--- Short exercise ---
Take the line containing "Which entity is" and all lines after it to the end of the records, and output them exactly.

☆ ☆ ☆ ☆ ☆ ☆ ☆

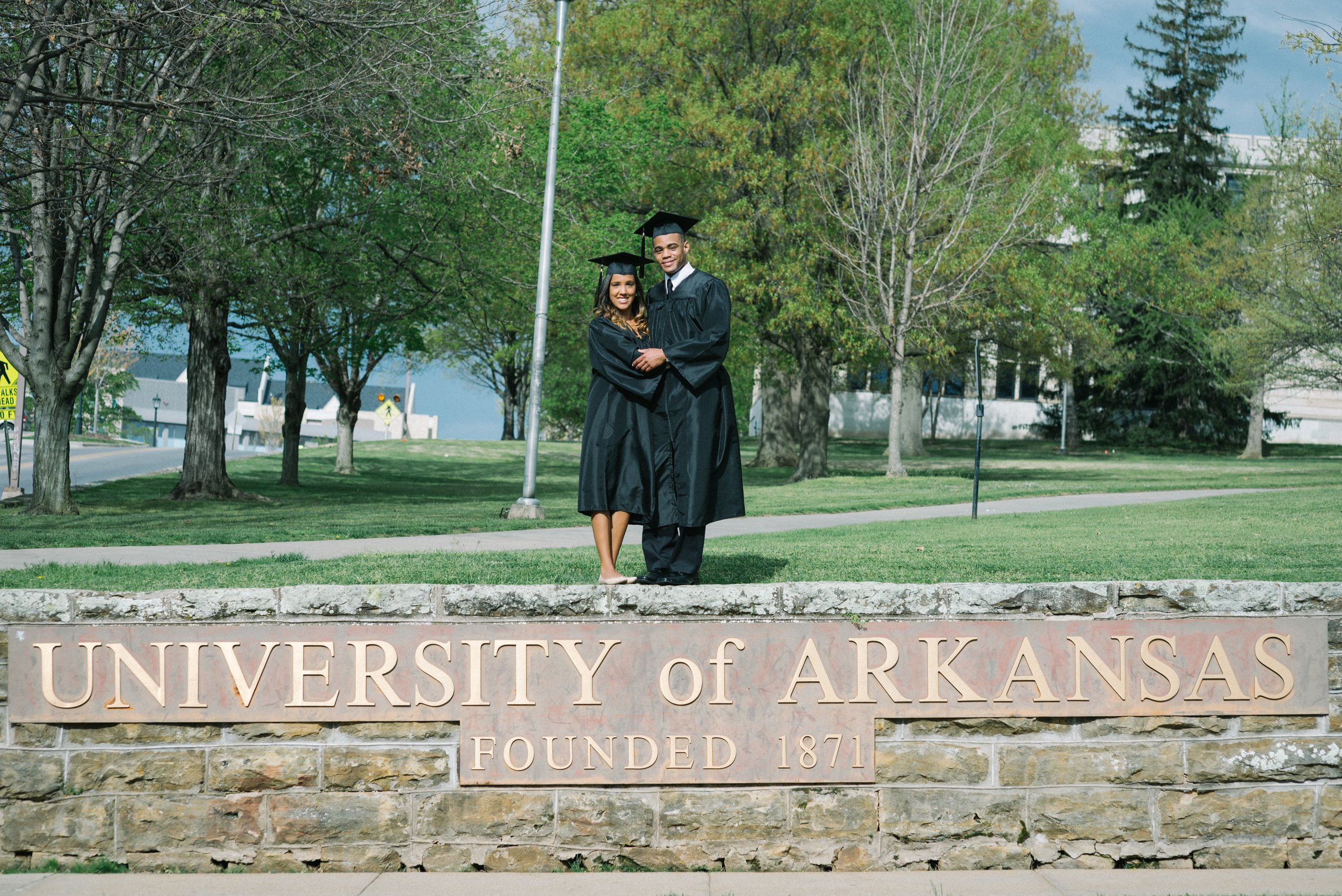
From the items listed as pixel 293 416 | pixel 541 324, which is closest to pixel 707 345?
pixel 541 324

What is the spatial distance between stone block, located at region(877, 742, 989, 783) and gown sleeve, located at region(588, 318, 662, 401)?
2.05m

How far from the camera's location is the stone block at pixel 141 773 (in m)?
5.05

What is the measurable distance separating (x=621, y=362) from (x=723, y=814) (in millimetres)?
2190

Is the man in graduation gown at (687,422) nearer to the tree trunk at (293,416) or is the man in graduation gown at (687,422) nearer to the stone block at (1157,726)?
the stone block at (1157,726)

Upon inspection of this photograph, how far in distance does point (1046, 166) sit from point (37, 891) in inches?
941

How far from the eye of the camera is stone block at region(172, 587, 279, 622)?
16.7 feet

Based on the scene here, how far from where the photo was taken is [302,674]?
5.07 m

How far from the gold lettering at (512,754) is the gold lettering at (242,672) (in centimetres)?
115

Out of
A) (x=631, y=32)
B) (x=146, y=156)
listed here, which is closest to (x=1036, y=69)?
(x=631, y=32)

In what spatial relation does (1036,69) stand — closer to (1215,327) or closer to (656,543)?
(1215,327)

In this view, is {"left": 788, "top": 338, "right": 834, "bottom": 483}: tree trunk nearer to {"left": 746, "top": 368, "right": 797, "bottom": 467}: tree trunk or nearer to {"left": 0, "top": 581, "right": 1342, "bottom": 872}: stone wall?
{"left": 746, "top": 368, "right": 797, "bottom": 467}: tree trunk

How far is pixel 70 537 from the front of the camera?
39.3 feet

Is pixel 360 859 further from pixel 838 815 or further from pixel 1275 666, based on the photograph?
pixel 1275 666

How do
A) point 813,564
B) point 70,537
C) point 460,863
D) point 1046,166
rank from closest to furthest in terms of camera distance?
point 460,863 → point 813,564 → point 70,537 → point 1046,166
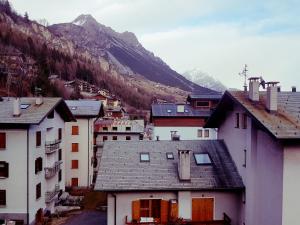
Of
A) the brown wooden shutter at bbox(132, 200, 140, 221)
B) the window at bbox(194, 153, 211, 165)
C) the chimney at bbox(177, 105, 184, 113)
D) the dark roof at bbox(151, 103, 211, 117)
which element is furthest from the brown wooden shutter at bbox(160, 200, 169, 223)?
the chimney at bbox(177, 105, 184, 113)

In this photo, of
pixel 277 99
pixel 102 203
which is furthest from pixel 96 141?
pixel 277 99

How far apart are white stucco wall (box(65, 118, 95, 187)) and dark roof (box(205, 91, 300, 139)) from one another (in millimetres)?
26879

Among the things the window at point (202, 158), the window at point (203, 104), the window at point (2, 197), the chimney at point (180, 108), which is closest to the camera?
the window at point (202, 158)

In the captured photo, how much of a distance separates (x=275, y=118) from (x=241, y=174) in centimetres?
588

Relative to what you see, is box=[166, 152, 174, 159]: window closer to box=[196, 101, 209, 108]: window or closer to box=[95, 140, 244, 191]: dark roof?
box=[95, 140, 244, 191]: dark roof

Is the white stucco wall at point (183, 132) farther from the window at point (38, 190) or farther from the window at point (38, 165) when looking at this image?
the window at point (38, 190)

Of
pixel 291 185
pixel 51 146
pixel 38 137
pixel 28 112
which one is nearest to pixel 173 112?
pixel 51 146

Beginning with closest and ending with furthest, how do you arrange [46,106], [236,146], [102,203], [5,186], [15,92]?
[236,146]
[5,186]
[46,106]
[102,203]
[15,92]

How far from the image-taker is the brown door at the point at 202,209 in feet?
82.2

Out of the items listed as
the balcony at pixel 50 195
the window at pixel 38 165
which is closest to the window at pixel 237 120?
the window at pixel 38 165

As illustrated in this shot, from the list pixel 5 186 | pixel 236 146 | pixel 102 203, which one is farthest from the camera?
pixel 102 203

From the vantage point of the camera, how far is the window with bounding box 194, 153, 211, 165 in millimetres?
26697

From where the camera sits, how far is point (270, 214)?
2073cm

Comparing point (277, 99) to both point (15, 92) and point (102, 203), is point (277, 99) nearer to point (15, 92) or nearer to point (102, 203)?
point (102, 203)
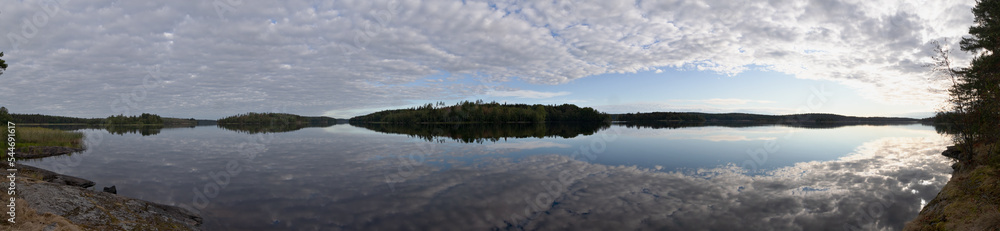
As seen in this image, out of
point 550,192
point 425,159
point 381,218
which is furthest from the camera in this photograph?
point 425,159

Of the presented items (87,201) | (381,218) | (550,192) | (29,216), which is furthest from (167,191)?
(550,192)

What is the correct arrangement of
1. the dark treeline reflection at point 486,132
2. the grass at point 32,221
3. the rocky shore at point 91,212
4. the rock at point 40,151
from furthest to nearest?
1. the dark treeline reflection at point 486,132
2. the rock at point 40,151
3. the rocky shore at point 91,212
4. the grass at point 32,221

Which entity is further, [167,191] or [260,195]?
[167,191]

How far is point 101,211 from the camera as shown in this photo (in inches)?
393

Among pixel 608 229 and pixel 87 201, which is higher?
pixel 87 201

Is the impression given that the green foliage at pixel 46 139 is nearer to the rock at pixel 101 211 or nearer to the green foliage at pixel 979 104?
the rock at pixel 101 211

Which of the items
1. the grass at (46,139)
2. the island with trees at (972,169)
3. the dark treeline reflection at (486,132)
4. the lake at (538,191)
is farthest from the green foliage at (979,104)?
the grass at (46,139)

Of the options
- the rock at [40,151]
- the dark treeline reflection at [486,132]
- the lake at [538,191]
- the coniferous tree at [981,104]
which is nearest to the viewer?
the lake at [538,191]

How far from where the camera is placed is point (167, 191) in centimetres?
1623

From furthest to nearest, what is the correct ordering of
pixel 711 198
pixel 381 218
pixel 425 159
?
pixel 425 159 → pixel 711 198 → pixel 381 218

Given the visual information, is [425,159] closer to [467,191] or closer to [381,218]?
[467,191]

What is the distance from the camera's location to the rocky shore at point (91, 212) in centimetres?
866

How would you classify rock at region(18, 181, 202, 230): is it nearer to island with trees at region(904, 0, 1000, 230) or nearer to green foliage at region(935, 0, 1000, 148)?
island with trees at region(904, 0, 1000, 230)

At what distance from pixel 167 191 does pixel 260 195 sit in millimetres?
4940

☆ ☆ ☆ ☆ ☆ ☆ ☆

--- Output below ---
Which entity is further, [167,191] or [260,195]?
[167,191]

How far is point 101,211 from the camera as shown in this photo (in inches)?
393

Among pixel 608 229 and pixel 87 201, which is higher?
pixel 87 201

Is the impression given that the green foliage at pixel 46 139 is nearer to the rock at pixel 101 211 or nearer to the green foliage at pixel 979 104?
the rock at pixel 101 211

Which of the items
1. the grass at (46,139)
2. the island with trees at (972,169)
3. the dark treeline reflection at (486,132)
4. the lake at (538,191)
is farthest from the green foliage at (979,104)?
the grass at (46,139)

Of the options
- the rock at [40,151]
- the dark treeline reflection at [486,132]
- the lake at [538,191]
- the coniferous tree at [981,104]
which is nearest to the viewer?
the lake at [538,191]

How far from where the camera is placed is point (167, 191) in centimetres?
1623

From furthest to nearest, what is the correct ordering of
pixel 711 198
pixel 381 218
pixel 425 159
?
pixel 425 159 → pixel 711 198 → pixel 381 218

Given the visual information, is [425,159] closer to [467,191] or closer to [381,218]?
[467,191]

What is the distance from the camera's location to the rocky shore at point (91, 212) in centimetres?
866

How would you classify rock at region(18, 181, 202, 230): is it nearer to island with trees at region(904, 0, 1000, 230) or nearer to green foliage at region(935, 0, 1000, 148)?
island with trees at region(904, 0, 1000, 230)

At what distance from pixel 167 191 does pixel 260 195 sit in millimetres?
4940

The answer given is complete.